Problems arose with tests on quot: (let [r (quot 10.0M 3)] (and (decimal? r) (= 3.0M r))) is false on ClojureCLR. Easy enough to find the proximal cause:

	JVM	CLR
(quot 10.0M 3)	=> 3.0M	=> 3.333333333M

The quot function is defined in Clojure core as

(defn quot
  "quot[ient] of dividing numerator by denominator."
  {:added "1.0"
   :static true
   :inline (fn [x y] `(. clojure.lang.Numbers (quotient ~x ~y)))}
  [num div]
    (. clojure.lang.Numbers (quotient num div)))

And we are always on thin ice down in clojure.lang.Numbers. This call will end up in a call to Numbers.BigDecimalOps.quotient in both the JVM and the CLR.

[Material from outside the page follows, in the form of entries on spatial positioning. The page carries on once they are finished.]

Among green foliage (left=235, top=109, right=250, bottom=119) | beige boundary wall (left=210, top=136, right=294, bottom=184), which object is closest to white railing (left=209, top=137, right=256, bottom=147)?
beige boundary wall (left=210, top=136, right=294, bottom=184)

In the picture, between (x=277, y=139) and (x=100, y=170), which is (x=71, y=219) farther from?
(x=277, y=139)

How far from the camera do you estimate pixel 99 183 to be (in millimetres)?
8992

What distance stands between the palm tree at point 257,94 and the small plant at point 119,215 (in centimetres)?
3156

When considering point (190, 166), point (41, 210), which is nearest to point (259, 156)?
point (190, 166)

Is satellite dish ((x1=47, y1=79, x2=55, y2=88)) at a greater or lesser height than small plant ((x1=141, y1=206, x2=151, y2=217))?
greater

	public Number quotient(Number x, Number y){
		MathContext mc = (MathContext) MATH_CONTEXT.deref();
		return mc == null
		       ? c
		       : toBigDecimal(x).divideToIntegralValue(toBigDecimal(y), mc);
	}

            public override object quotient(object x, object y)
            {
                BigDecimal.Context? c = (BigDecimal.Context?)RT.MathContextVar.deref();
                return c == null
                    ? ToBigDecimal(x).DivideInteger(ToBigDecimal(y))
                    : ToBigDecimal(x).DivideInteger(ToBigDecimal(y), c.Value);
            }

In both instances, *math-context* is null, so the difference will be found in the calls

JVM	CLR
toBigDecimal(x).divideToIntegralValue(toBigDecimal(y))	ToBigDecimal(x).DivideInteger(ToBigDecimal(y))

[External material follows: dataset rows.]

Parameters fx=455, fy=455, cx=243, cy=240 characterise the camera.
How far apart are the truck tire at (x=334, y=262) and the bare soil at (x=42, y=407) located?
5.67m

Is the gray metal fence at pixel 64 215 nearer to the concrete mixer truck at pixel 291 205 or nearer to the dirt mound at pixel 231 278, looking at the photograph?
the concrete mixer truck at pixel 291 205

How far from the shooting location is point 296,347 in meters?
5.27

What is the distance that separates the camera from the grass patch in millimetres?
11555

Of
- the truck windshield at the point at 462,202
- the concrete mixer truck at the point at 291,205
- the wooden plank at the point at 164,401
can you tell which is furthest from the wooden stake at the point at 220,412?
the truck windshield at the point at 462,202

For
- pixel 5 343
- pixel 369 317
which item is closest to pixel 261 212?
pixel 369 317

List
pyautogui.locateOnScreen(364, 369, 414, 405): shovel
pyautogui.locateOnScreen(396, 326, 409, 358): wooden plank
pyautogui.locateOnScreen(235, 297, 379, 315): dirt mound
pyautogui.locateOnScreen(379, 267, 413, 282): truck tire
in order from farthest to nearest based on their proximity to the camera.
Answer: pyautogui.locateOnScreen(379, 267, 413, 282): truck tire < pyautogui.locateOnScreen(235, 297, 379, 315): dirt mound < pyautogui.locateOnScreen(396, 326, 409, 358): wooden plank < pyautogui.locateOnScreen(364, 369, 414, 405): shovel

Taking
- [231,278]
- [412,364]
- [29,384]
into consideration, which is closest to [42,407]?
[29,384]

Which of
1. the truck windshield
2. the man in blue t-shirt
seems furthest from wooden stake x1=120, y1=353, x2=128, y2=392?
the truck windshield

java.math.BigDecimal is defined by the JVM. We can look at its doc:

Returns a BigDecimal whose value is the integer part of (this / divisor). Since the integer part of the exact quotient does not depend on the rounding mode, the rounding mode does not affect the values returned by this method. The preferred scale of the result is (this.scale() - divisor.scale()). An ArithmeticException is thrown if the integer part of the exact quotient needs more than mc.precision digits. (DONE!)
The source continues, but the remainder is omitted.